While Mabel Kester Abbott did not participate in product development, her leadership of Abbott & Cobb for some 25 years helped make the company successful enough to do the kind of research necessary to develop new products.
Mabel Abbott, born into a family that ran a funeral home in Kensington for generations, a judge for the Pennsylvania Horticulture Society, a champion of women's rights, and a devoted hospital volunteer, died May 19. She was 89 and was living in the Southminster Retirement Community in Charlotte, N.C., but had lived most of her life in the Philadelphia area.
Her late husband, Arthur C. Abbott, who ran the seed company until his death in 1975, was a former president of the Philadelphia Rotary Club, Rotary district governor and member of the board of Rotary International. Mabel supported him in the role of a "Rotary Ann."

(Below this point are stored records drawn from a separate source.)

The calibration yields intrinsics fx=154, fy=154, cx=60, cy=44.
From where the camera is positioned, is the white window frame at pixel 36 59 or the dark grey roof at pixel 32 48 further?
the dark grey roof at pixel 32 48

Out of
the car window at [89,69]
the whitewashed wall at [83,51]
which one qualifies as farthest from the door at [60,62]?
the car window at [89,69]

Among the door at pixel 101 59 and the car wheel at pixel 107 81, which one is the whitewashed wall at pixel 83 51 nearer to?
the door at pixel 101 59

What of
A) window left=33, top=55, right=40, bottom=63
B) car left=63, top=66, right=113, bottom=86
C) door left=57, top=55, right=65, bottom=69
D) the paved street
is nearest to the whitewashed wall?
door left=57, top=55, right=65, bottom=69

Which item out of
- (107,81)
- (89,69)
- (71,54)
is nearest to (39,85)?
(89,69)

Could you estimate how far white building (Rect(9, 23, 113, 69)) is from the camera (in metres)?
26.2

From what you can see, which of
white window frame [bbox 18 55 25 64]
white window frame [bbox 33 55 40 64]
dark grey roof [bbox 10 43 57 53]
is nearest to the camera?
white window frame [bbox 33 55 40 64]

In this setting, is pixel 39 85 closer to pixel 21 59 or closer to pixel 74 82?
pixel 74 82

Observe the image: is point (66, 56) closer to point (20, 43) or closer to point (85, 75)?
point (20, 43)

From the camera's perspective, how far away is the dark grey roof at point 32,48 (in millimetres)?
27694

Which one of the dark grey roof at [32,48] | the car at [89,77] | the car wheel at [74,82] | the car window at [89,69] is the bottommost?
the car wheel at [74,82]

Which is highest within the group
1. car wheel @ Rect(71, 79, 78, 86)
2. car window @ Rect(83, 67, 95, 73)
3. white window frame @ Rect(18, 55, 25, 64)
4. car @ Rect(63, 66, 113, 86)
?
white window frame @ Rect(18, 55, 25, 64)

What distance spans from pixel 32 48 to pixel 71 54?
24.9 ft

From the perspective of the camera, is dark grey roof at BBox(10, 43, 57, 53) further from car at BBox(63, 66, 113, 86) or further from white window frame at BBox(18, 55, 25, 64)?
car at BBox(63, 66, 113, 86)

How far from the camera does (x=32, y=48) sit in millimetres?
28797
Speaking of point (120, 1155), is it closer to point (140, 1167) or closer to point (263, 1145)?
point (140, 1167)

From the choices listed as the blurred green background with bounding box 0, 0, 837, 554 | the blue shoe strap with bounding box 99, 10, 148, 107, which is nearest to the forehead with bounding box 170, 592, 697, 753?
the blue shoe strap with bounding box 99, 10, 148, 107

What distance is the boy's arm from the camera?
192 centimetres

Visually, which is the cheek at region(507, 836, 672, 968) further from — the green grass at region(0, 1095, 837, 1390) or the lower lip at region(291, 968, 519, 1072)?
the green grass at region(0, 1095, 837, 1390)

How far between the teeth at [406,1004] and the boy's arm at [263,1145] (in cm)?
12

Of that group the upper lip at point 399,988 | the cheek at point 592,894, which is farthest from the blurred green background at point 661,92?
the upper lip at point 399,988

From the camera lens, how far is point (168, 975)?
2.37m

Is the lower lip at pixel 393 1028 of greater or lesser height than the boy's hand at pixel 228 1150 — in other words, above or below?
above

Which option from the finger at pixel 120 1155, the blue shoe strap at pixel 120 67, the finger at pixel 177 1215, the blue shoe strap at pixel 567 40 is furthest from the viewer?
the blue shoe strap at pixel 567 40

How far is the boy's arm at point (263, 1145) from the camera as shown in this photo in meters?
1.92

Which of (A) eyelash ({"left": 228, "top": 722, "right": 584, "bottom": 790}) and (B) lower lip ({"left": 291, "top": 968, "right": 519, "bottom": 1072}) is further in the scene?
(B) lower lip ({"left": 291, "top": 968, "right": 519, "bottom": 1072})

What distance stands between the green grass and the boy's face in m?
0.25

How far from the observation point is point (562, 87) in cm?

She took on the role of vice president of the seed company, which claims to be the largest independently owned vegetable-seed company in North America, after her husband's death.
She and her son, Arthur C. Abbott Jr., ran the company until she retired in 2000 and moved to Charlotte. Her son continues as head of the company.
"She was one of the sweetest, most generous ladies I have ever known," her son said. "She always had a smile for everybody."
Mabel was born in Philadelphia to Charles L. and Ethel W. Kester, who ran the Kester Funeral Home on East Allegheny Avenue in Kensington, serving generations of families from 1918 to the early '90s.
She graduated from Philadelphia High School for Girls and Drexel University with a degree in home economics.
She was employed by the A&P company for a time and also was a substitute teacher in the Philadelphia School District.
She and her husband were married on Sept. 1, 1942, and they lived in Bustleton for many years.
Mabel was an active member of AAUW, an international organization that seeks to overcome educational and economic barriers to women, and Zonta International, an organization of executives and professionals that also seeks to help women achieve success and works for world peace.
She was a member of the board of the Penn Widows Home and the Drexel Alumni Association. She taught a Bible class for young women at the Bustleton Methodist Church.
Mabel was a judge in the City Gardens Contest of the Pennsylvania Horticulture Society and volunteered for many years at the Frankford Hospital snack shop, Abington Memorial Hospital and Holy Redeemer Hospital in Huntingdon Valley.
Besides her son, she is survived by a daughter, Adelle A. Webb; four grandchildren; and six great-grandchildren.
Services: Memorial service 11 a.m. Saturday at the Wayside Chapel in Whitemarsh Memorial Park, 1156 Horsham Road, Ambler.